If you and others had from the beginning in this thread claimed that there was no research supporting psi in the mainstream journals of science, I would have agreed with you because that claim is a fact. It's true because the standard of proof for psi research is much higher in those journals than other kinds of research.

Replicated studies of the auto-ganzfeld research has proven that telepathy is a real phenomenon. The fact that mainstream journals won't publish that research is evidence on its face that those journals yield to the pressure applied by philosophical materialists. Yet according to a long-term meta-analysis of more than 100 studies, more than half of the research they publish fails to replicate.
No they have not. You have just provided me with the details and it is quite clear it is nowhere near proven.
 

charlie sc

Well-Known Member
would seem to be research crying out to be done, by the advocates of it.
I know I'm kicking a dead horse, but oh well.
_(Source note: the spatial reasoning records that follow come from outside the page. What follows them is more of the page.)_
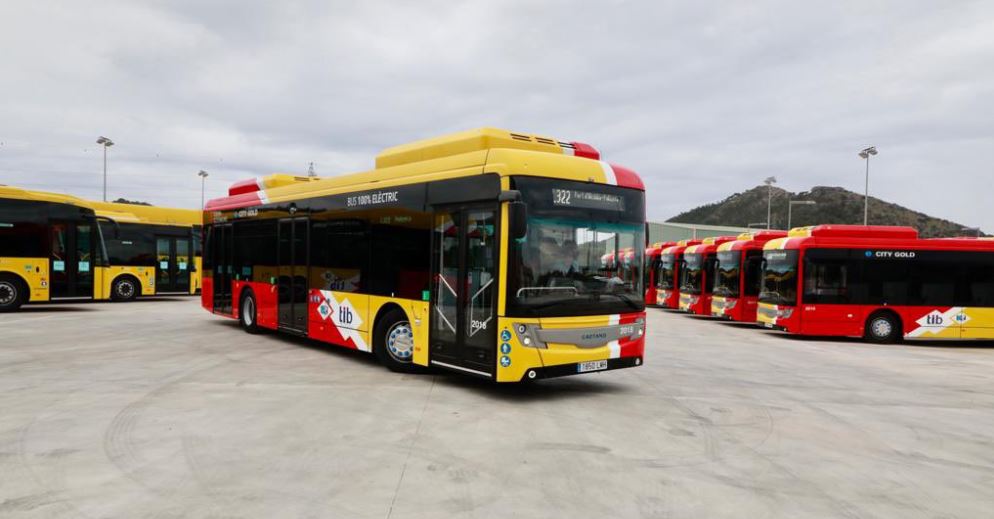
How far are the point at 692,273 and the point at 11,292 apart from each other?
23111 millimetres

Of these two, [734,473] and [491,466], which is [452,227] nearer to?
[491,466]

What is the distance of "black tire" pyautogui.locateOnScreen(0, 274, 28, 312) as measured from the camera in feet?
59.8

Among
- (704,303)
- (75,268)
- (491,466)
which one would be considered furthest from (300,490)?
(704,303)

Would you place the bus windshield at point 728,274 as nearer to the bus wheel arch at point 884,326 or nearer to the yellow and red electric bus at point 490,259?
the bus wheel arch at point 884,326

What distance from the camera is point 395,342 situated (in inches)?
391

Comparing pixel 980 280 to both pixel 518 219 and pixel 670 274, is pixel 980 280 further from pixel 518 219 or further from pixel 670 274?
pixel 518 219

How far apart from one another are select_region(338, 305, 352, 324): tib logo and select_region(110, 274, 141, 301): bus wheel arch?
18.2 m

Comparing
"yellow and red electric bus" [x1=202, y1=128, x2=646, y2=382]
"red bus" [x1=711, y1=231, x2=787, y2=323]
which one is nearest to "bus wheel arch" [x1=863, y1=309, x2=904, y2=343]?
"red bus" [x1=711, y1=231, x2=787, y2=323]

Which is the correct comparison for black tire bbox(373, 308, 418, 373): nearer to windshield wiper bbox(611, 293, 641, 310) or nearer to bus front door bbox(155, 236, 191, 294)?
windshield wiper bbox(611, 293, 641, 310)

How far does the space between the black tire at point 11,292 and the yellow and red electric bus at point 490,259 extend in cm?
1278

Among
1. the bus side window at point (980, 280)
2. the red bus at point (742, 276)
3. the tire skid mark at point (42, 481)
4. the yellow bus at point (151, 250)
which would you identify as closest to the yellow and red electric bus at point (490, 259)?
the tire skid mark at point (42, 481)

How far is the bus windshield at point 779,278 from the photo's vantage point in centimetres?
1811

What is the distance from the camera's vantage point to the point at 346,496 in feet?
15.5

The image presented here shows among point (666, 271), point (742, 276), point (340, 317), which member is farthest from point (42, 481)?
point (666, 271)
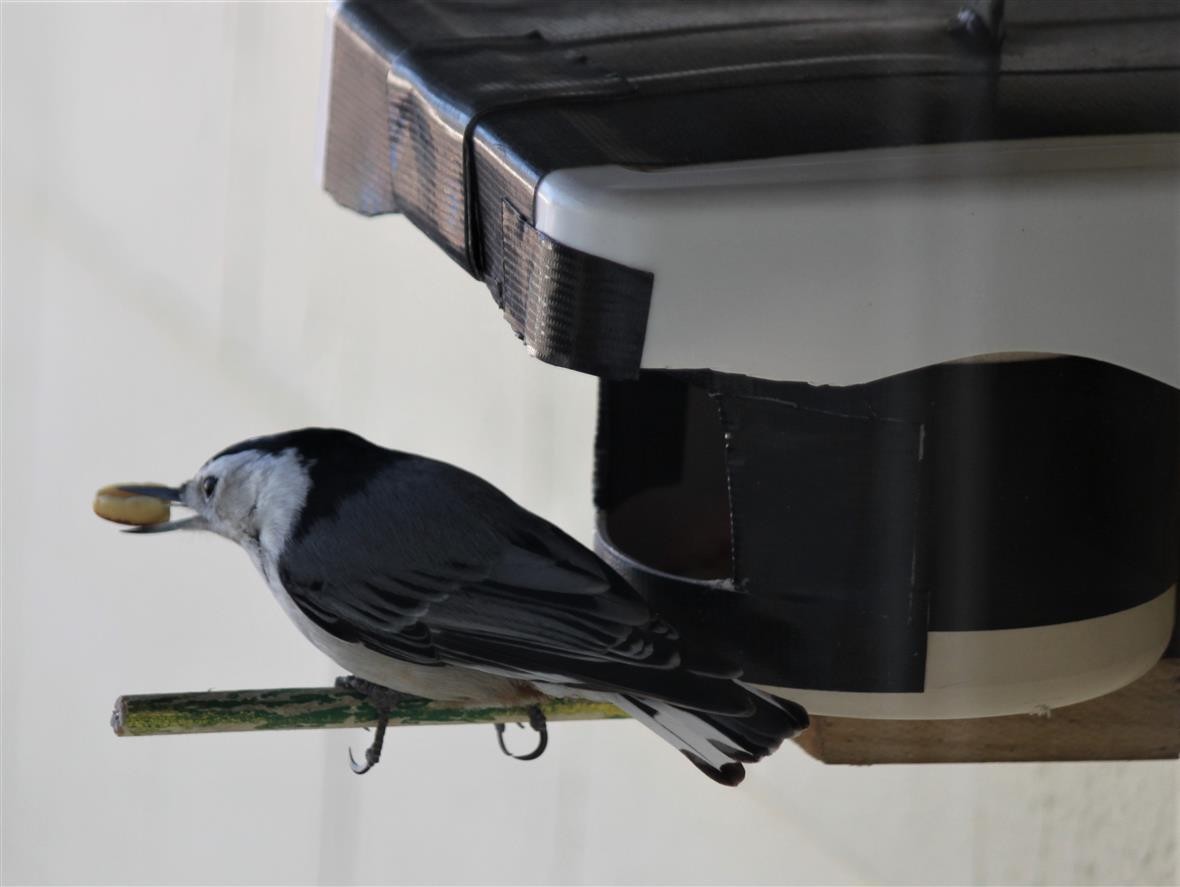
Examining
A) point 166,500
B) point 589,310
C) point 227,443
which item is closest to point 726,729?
point 589,310

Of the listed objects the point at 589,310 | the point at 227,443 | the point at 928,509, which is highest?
the point at 589,310

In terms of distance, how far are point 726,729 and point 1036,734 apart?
0.86ft

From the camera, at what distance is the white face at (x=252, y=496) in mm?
1021

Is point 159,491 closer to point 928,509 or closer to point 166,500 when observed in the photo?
point 166,500

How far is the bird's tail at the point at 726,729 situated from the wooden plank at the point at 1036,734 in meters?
0.13

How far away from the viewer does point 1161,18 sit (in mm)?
800

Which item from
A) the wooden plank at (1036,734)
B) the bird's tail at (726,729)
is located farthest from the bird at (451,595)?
the wooden plank at (1036,734)

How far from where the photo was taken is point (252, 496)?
105 cm

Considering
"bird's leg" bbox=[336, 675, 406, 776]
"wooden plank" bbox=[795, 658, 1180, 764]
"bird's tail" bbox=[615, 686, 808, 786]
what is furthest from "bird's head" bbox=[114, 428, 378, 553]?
"wooden plank" bbox=[795, 658, 1180, 764]

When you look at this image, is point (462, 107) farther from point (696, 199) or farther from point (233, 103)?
point (233, 103)

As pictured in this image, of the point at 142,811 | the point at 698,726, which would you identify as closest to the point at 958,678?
the point at 698,726

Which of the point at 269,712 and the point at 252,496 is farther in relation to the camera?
the point at 252,496

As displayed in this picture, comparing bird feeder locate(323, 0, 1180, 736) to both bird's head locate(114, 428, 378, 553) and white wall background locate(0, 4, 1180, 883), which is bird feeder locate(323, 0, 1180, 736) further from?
white wall background locate(0, 4, 1180, 883)

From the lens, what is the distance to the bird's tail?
0.82 m
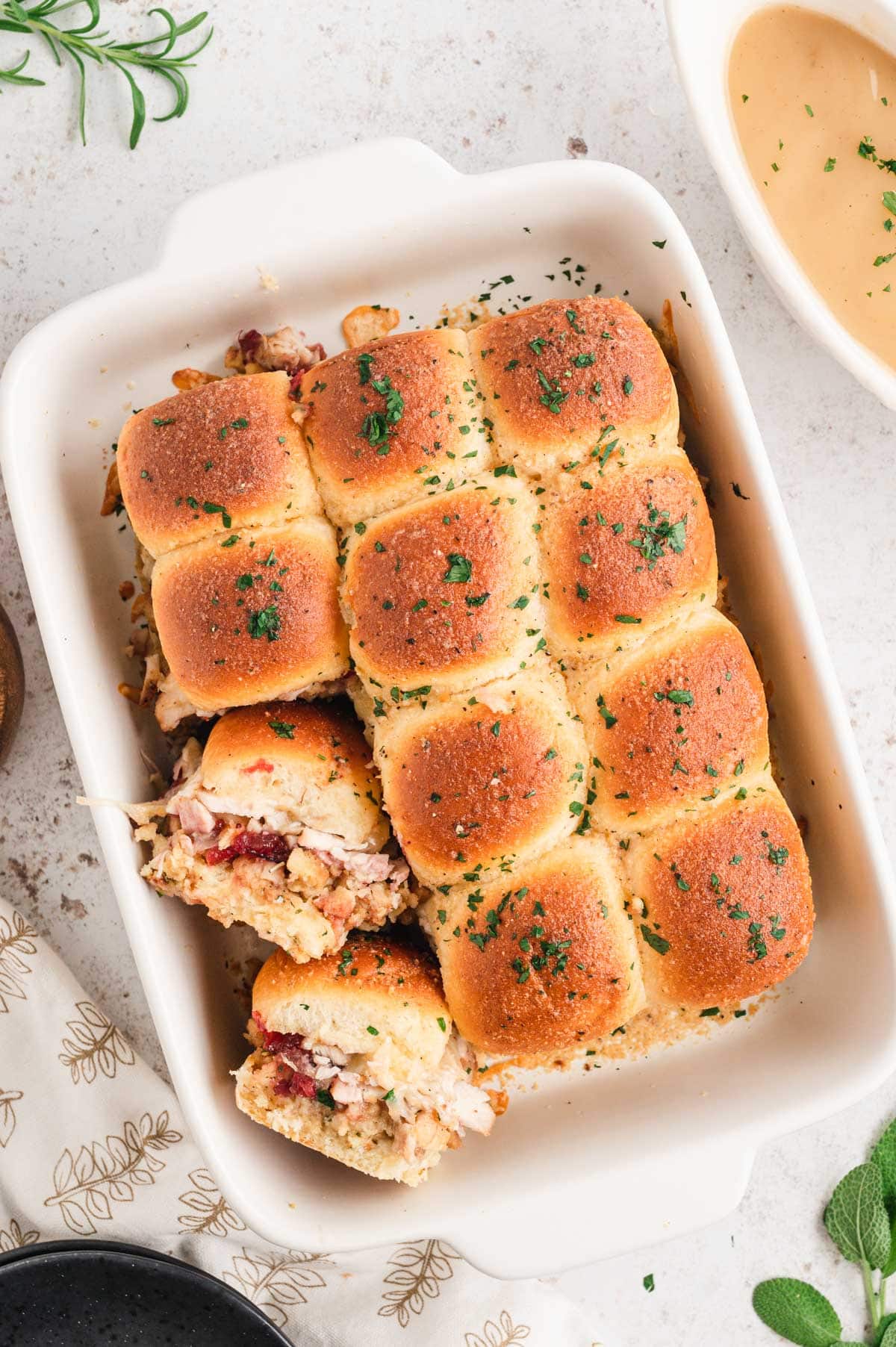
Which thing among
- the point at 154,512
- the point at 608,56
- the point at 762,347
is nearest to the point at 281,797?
the point at 154,512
A big concern from parapsychology opponents are the lack of failed psi experiments that haven't been published. Failure is a necessary part of science, but I don't think parapsychologist realise this :p I think they've been a lot more studies than we realise.
 

Audie

Veteran Member
I’m speaking from memory, but I do recall parapsychologists admitting numerous flaws in their methodology. Once they were fixed, effect sizes went down and so did significance. This begs the question what is actually being measured and its importance as a scientific endeavour.

It is a lot simpler than that, dont you think?

Really, it is put up or shot up. Alexander G. Bell
was able to show his telephone worked.

The para-people cannot show anything.
 

joe1776

Well-Known Member
No, you didnt. You strawmanned it is all.

And my claim stands. No reliable evidence has been posted yet for your beliefs.
How can my interpretation be a strawman when the two versions of your claims don't match? Which one have I misrepresented?

In the original you claimed "no reliable evidence." In the upgraded version of your claim you require publication in mainstream journals.If you'd like to say that you always intended "reliable evidence" to mean that publication in a mainstream journal was required, then we have a simple misunderstanding and we've wasted our time.

If publication in a mainstream journal isn't what you intended with your original claim, then you've been proved wrong.
 

Audie

Veteran Member
I know I'm kicking a dead horse, but oh well. A big concern from parapsychology opponents are the lack of failed psi experiments that haven't been published. Failure is a necessary part of science, but I don't think parapsychologist realise this :p I think they've been a lot more studies than we realise.

Even a tiny chance of really doing something is worth
pursuing. IF someone actually did it, they'd be world
famous soon enough.
 

ecco

Veteran Member
If you and others had from the beginning in this thread claimed that there was no research supporting psi in the mainstream journals of science, I would have agreed with you because that claim is a fact. It's true because the standard of proof for psi research is much higher in those journals than other kinds of research.


Please show some evidence that supports your assertion that "the standard of proof for psi research is much higher in those journals than other kinds of research".

Perhaps you meant to say "the standard of proof for psi research is much higher in those journals than for publication in the tabloid press".
 

charlie sc

Well-Known Member
It is a lot simpler than that, dont you think?

Really, it is put up or shot up. Alexander G. Bell
was able to show his telephone worked.

The para-people cannot show anything.
Yes, though I wouldn't past them for trying.
 

TransmutingSoul

One Planet, One People, Please!
Premium Member
It is a lot simpler than that, dont you think?

Really, it is put up or shot up. Alexander G. Bell
was able to show his telephone worked.

The para-people cannot show anything.

Samuel Morse proved his invention worked as well. He knew and acknowledged where his knowledge came from in the first ever message that opened up modern communications. He electrically transmitted his famous message 'What hath God wrought?' from Washington to Baltimore on May 24, 1844.

Indeed what hath God wrought, as on the day before the world was changed forever.